Aim of the exercise – Exclude the pictures and repeat all of the data exactly.

Supplied information –

'''

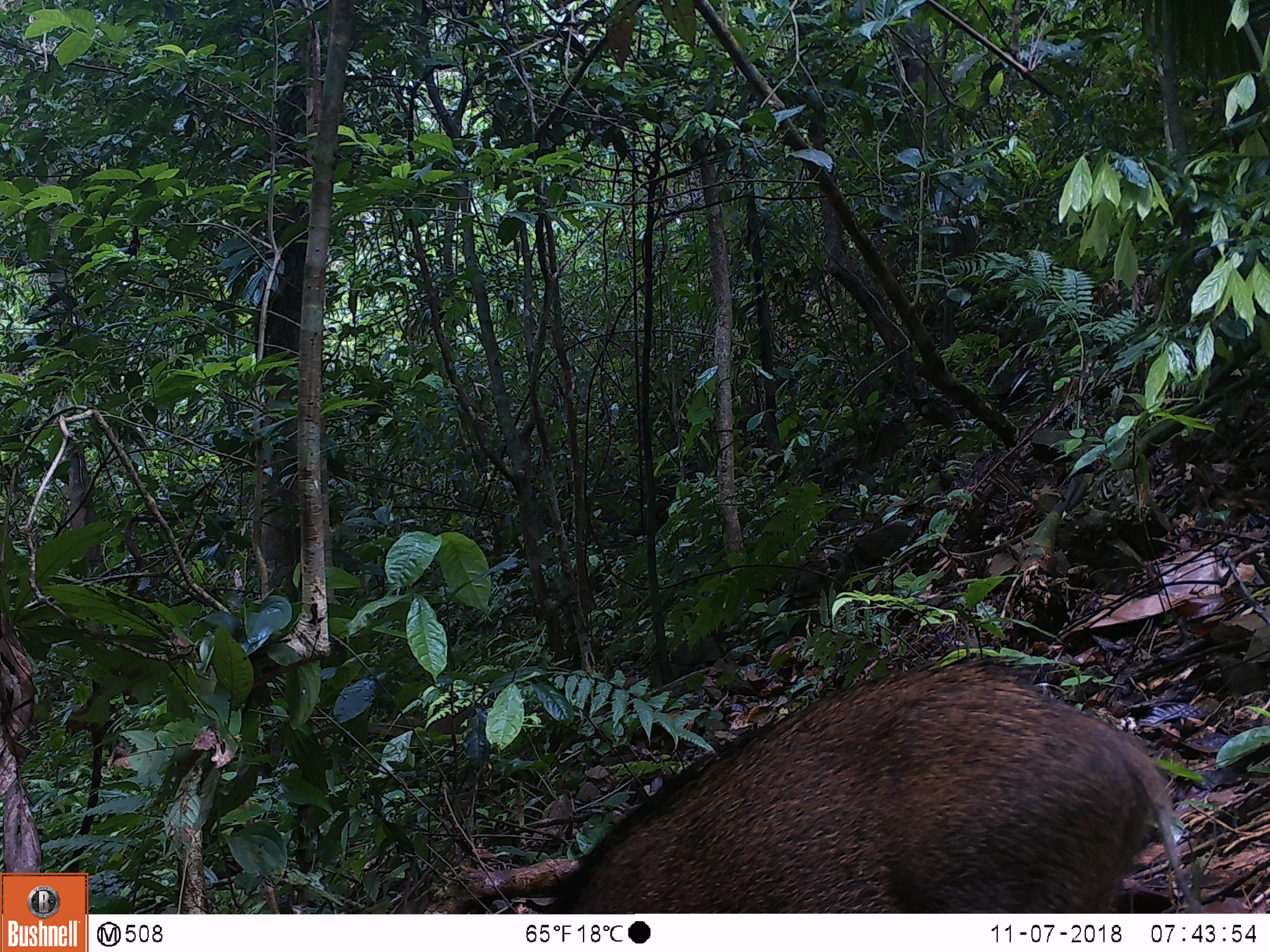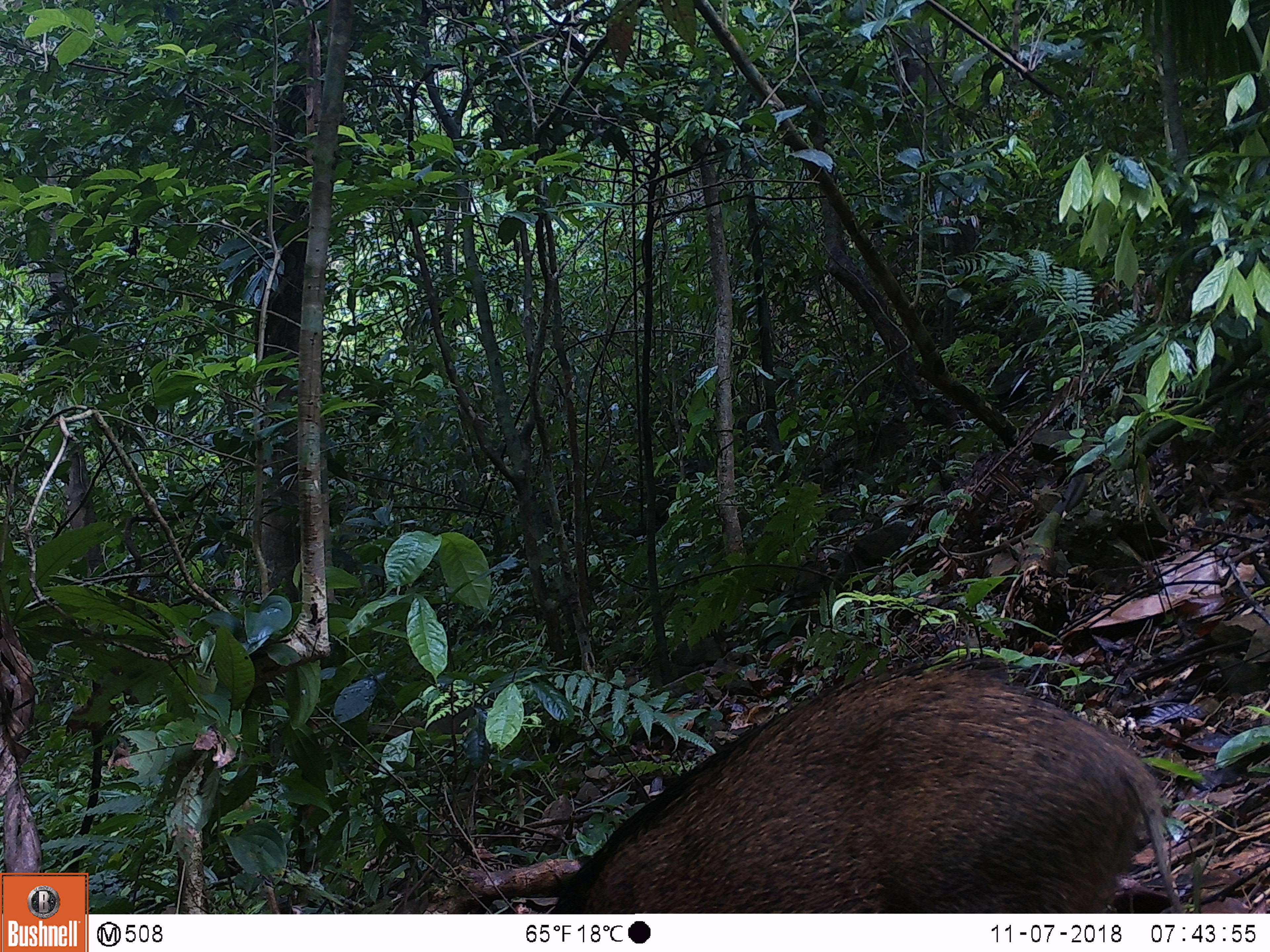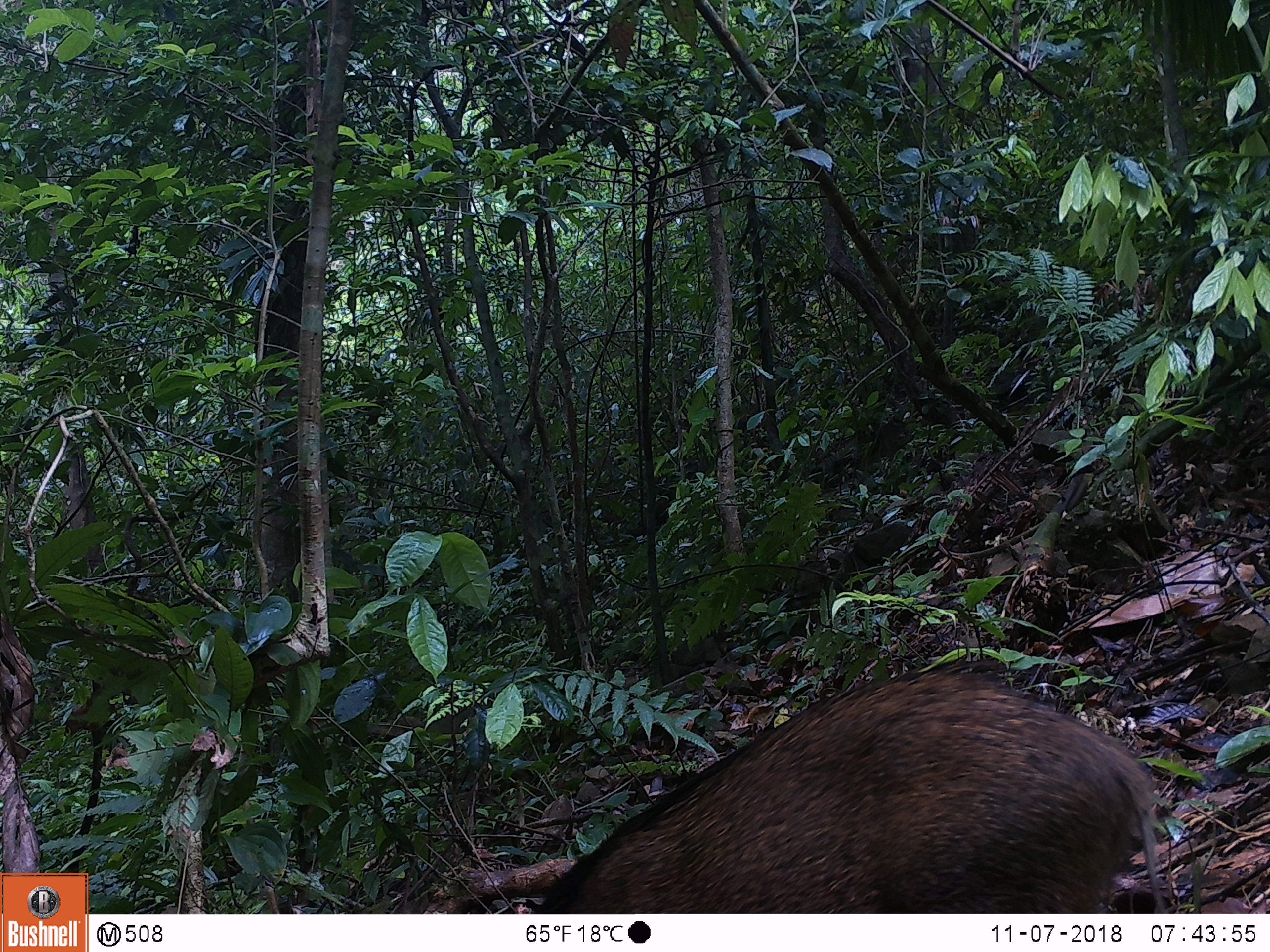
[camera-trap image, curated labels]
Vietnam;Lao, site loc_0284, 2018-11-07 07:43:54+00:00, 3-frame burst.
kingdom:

'''

Exercise result –
[camera-trap image, curated labels]
Vietnam;Lao, site loc_0284, 2018-11-07 07:43:54+00:00, 3-frame burst.
kingdom:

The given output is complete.